”I’m a big fan of starting small. Trying differrent things to see which one works and which one doesn’t. And iterating based on feedback” – Moses Auma
The historic book; How to Win Friends and Influence People by Dale Carnegie has sold more than 15 million copies all over the world! But it is not the volume of sales and revenue collected that matters, it is the new found magic how this book was started that really matter. It was started small, very small. And that is the achievement.
While giving a talk to a group of people, Carnegie said “I prepared a short talk. I called it ‘How to Win Friends and influence People. I say ‘short.’ It was short in the begining but it soon expanded to a lecture that consumed one hour thirty minutes.”
After delivering this talk, Dale found that the attendees started discussing their experiences and some ‘rules’emerged. Ultimately, the talk became a course and a need for a textbook of sorts emerged. Here is Carnegie on how the famous book became a reality:
“We started with a set of rules printed on a card no larger than a postcard. The next season we printed a larger card, then a leaflet, then a series of leaflets, each one expanding in size and scope. After fifteen years of experimentation and research came this book”
Yet still, we know that Richard Branson started the Virgin brand with a Student Magazine, but Virgin and Canergie’s book are just two of the many examples which shows that the reality is counterintuitive: truly, the best things we know and adore started as tiny things with almost inconceivable future.
Life isn’t defined by epiphanies, big or grand starts. I’ve always felt life is better defined by lots of small starts and finishes. No supreme moments of clarity, just decisions to try something slightly more challenging than the day before.

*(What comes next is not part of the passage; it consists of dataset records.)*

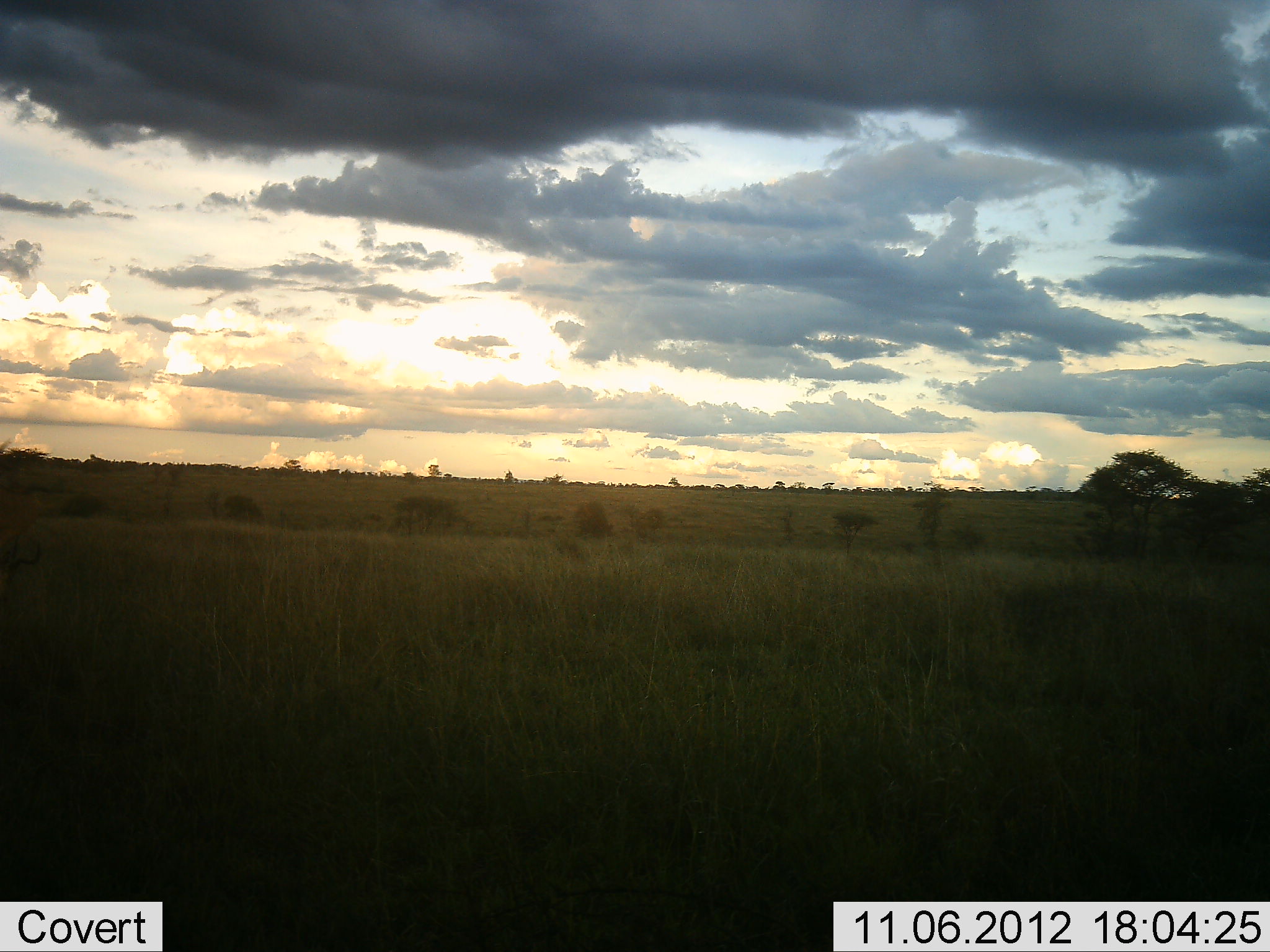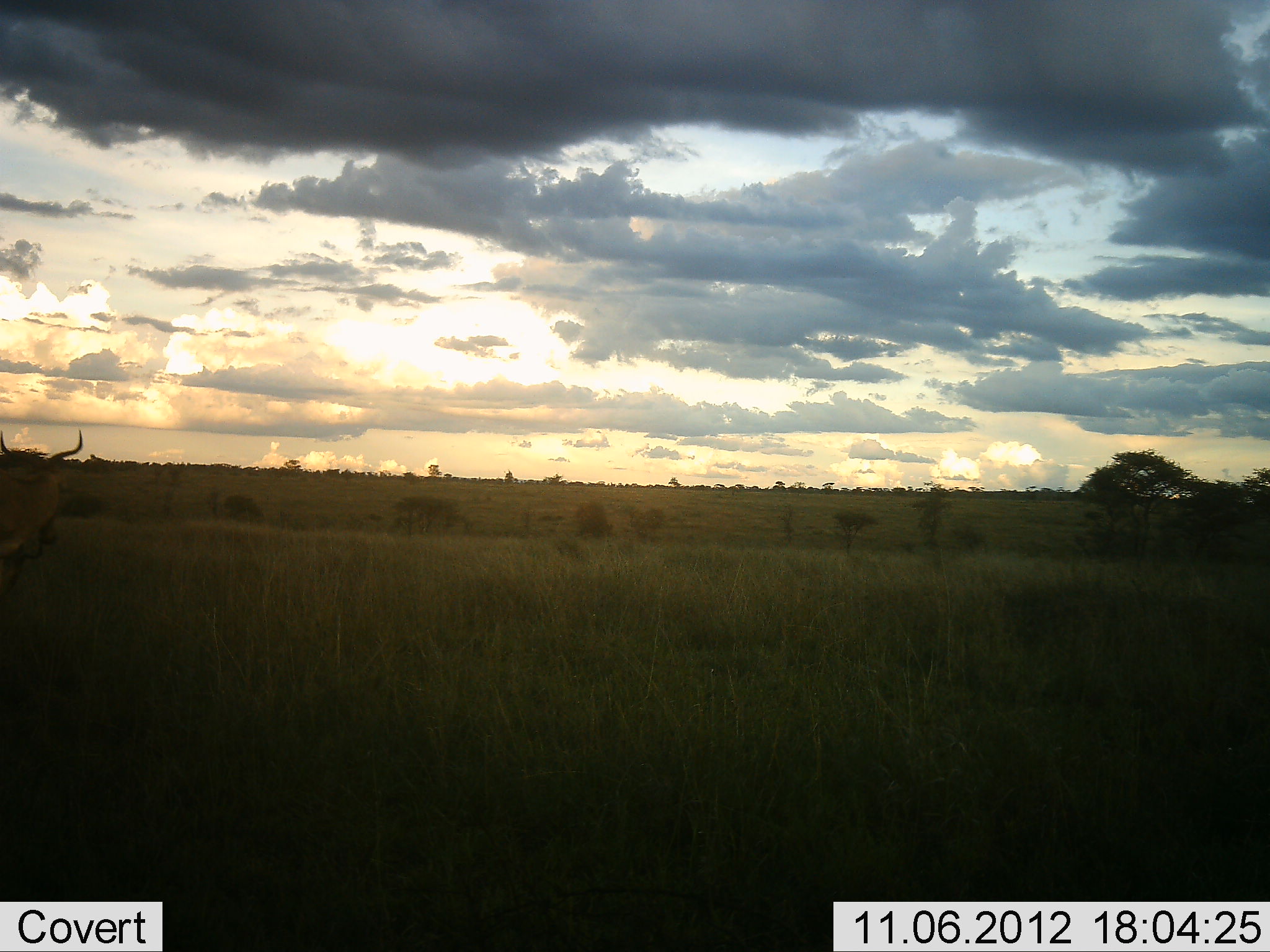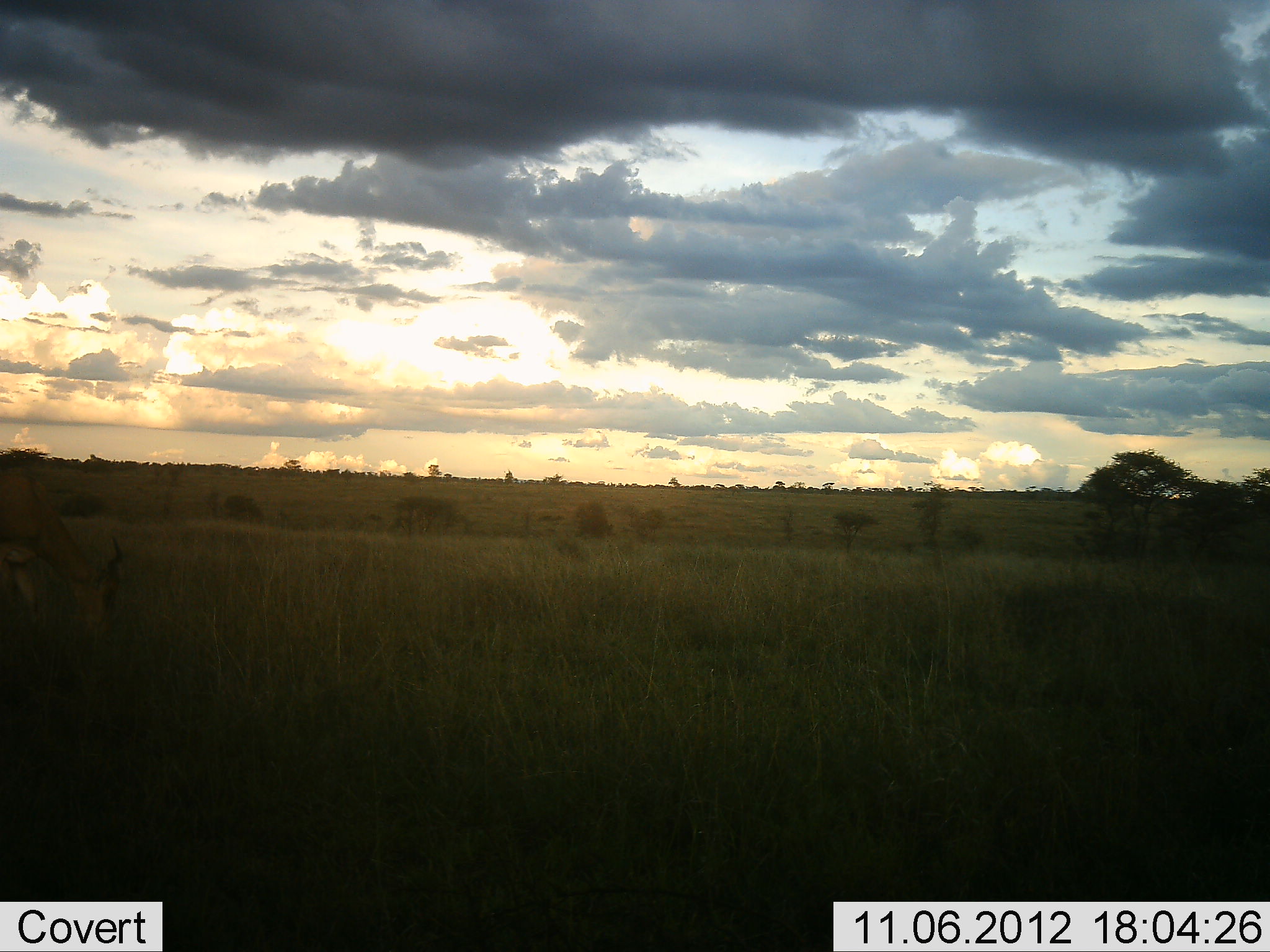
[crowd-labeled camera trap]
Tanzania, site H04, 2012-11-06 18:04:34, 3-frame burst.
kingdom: Animalia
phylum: Chordata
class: Mammalia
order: Artiodactyla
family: Bovidae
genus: Alcelaphus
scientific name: Alcelaphus buselaphus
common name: hartebeest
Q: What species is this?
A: Hartebeest (Alcelaphus buselaphus).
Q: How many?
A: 1.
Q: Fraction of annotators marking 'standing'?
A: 33%.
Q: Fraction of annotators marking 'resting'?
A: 0%.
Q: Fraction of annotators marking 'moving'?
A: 33%.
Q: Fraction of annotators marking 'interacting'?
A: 0%.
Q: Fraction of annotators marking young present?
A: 0%.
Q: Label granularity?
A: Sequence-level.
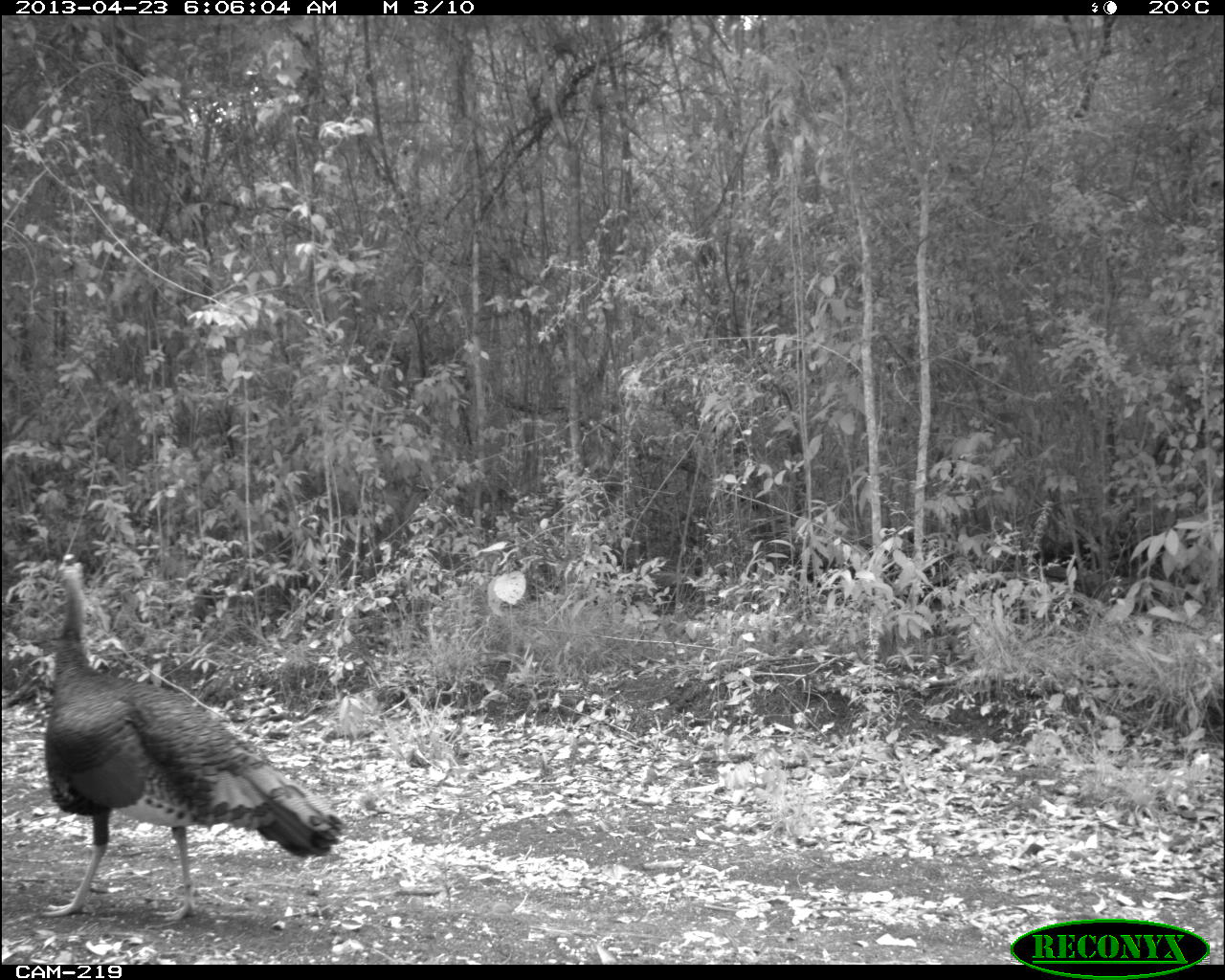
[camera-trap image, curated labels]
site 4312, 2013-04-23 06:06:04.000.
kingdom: Animalia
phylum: Chordata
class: Aves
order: Galliformes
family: Phasianidae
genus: Meleagris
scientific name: Meleagris ocellata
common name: ocellated turkey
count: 1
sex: male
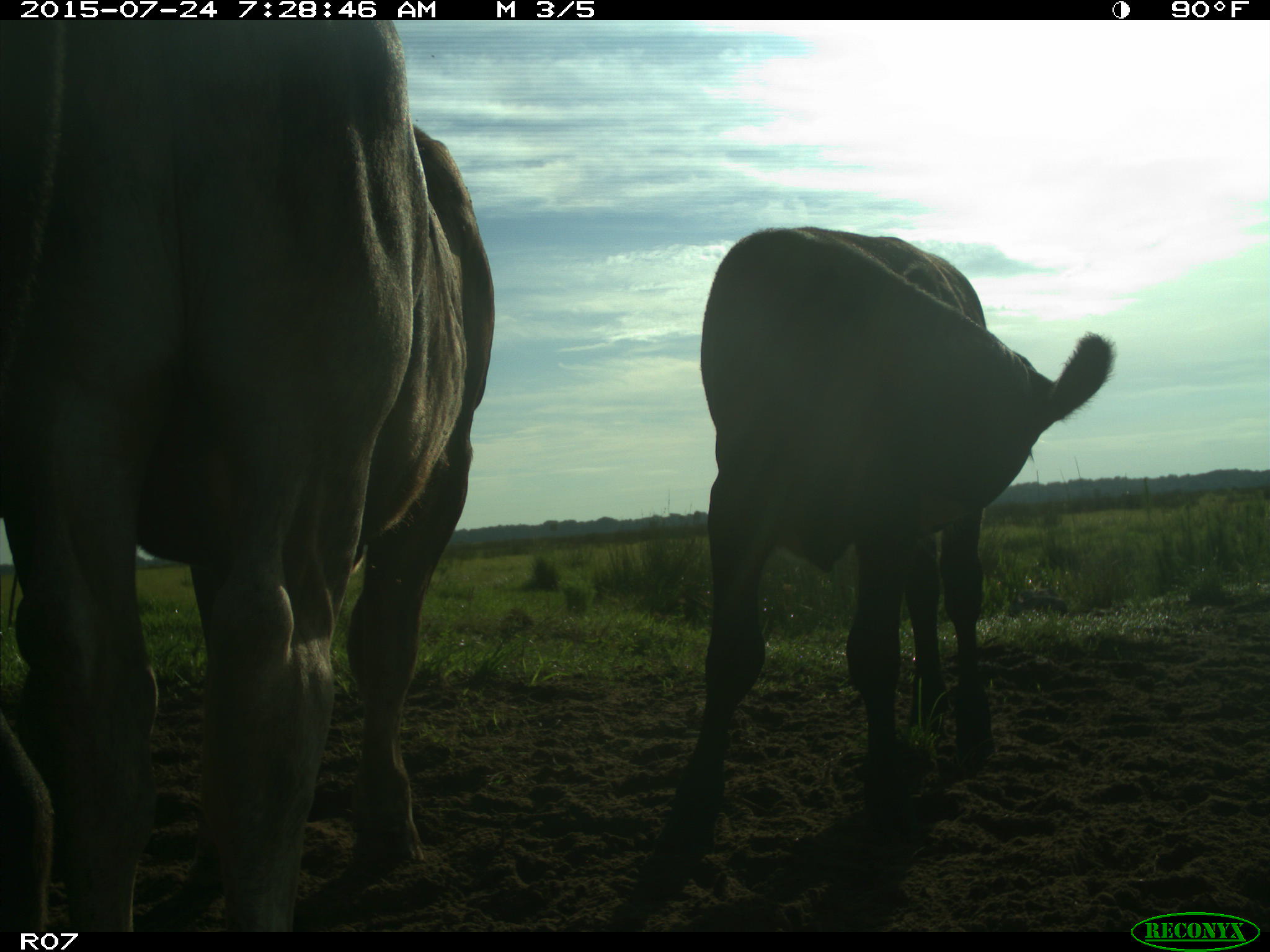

I’ve noticed that great things almost always start small. I find similarly that some of the most important achievements I’ve made started as little projects. OneStepBeyond itself is a great example. It started as a short service messages sent to my contacts and classmates via WhatsApp. When I realised people received my messages with positive affirmation, it hit me that I could put pen to paper.
Then I asked magazine Reel to be given a column to pen down a few inpiring words. After one year of consistent contribution, I realised I could create and maintain a blog as part of giving back to the society what I have been privileged to learn from others. Many small starts and small projects, evolving a direction as I went. And I have witnessed OneStepBeyond grow into the most authoritative blog for success, the only journey that the youth need as a manual for success.
We all love to be part of big things. But that leaves all of us looking for big moments. For instance, an agribusiness management graduate will look forward to a bigger job position and huge perks. But you have to start somewhere, continously aligning yourself with the right skills managers look for that grants you such a lofty position. We can’t arrive at success by one magic wand, we have to be patiently working hard at each stage. Small starts don’t need to be perfectly correct, they just need to move you another step further towards the goal.
The art of starting small demands that you don’t wait to jump into your dreams, if your life is inclined towards business, why not start hawking lollipops or ‘kangumu’ or credit cards to your campus friends? If you intend to become a politician, why not contest a campus election and lose? If you want to become a writer, why not start a free wordpress account and fumble? If you want to become a political analyst, why not take your time to study the lives of the existing gurus in that field first?
It is essentially not so bad to have ambitious thoughts. And depending on the type of an individual, one either think big too much or don’t think big enough. It is those who think big too much who should need to pay attention to this post the more.
The day you busk in your success is the day you will be thankful you started small.